With the classic treatment methods, however, the signs of wear, discoloration and the loss of teeth can not be stopped permanently. From a perspective perspective, only full dentures can stabilize patients' self-esteem.
Dentinogenesis imperfecta can not be prevented. This is because it is a genetic disease. There are no favorable or preventive measures to prevent Dentinogenesis Imperfecta. It is important that patients with a Dentinogenesis imperfecta be treated early or regular medical check-ups take place.
Dentinogenesis imperfecta does not provide direct follow-up because it is a hereditary disease. It must therefore be treated symptomatically, as a causal treatment is not possible. The person affected by Dentinogenesis imperfecta, however, must always protect his teeth and avoid sweet foods as much as possible, so as not to promote the development of tooth decay.
Life expectancy is usually not adversely affected by dentinogenesis imperfecta. In case of pain and other unpleasant oral complaints, the person should always see a doctor. Similarly, very warm and very cold food and drinks should be avoided so as not to irritate the teeth in addition.
A healthy diet generally has a very positive effect on the course of dentinogenesis imperfecta. In most cases, the disease is treated by oral surgery. Furthermore, the teeth must be maintained regularly.
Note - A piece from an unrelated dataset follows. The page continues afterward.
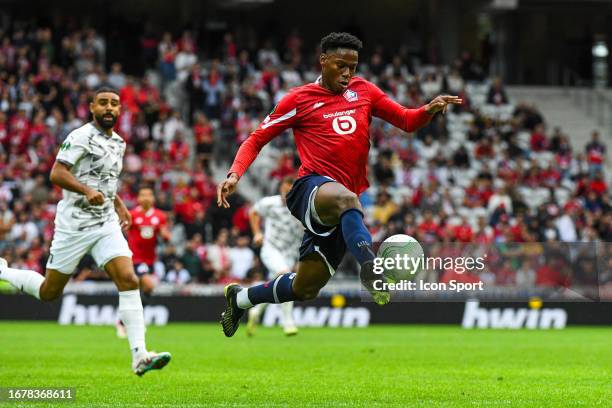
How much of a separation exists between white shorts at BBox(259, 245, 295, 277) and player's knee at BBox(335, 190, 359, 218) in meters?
9.16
In the case of mental health problems due to aesthetic limitations, visiting a psychologist is also recommended to avoid depression and other mental disorders. Especially in children, an early diagnosis and treatment have a positive effect on the further course of the disease.
You can do that yourself
Dentinogenesis imperfecta must always be treated by a doctor. Accompanying dental therapy, some self-help measures as well as various household and natural remedies can promote dental health.
First, care must be taken to ensure good dental hygiene. The teeth should be brushed at least three times a day with a medical toothpaste and flossed daily. Furthermore, a dentist should be consulted regularly, who can control the progression of the disease and respond quickly to complications.
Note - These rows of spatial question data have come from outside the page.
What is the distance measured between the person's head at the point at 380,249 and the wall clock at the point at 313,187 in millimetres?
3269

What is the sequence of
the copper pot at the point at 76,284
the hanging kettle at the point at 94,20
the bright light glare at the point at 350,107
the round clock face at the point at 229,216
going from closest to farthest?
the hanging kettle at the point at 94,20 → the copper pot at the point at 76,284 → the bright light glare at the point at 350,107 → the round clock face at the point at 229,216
If consequential damage has already developed or the teeth have even failed, not much can be done. Specialist treatment is essential. Until this occurs, irritants should be avoided to prevent inflammation of the necks and oral mucosa.
With a Dentigonesis imperfecta should be paid in principle to a healthy, sugar free as possible. All substances that could irritate the gums and teeth should be avoided. Teeth grinding and similar acts of coercion should be restricted as far as possible, because this will increase the symptoms in the long run. In case of doubt, a therapeutic consultation is useful.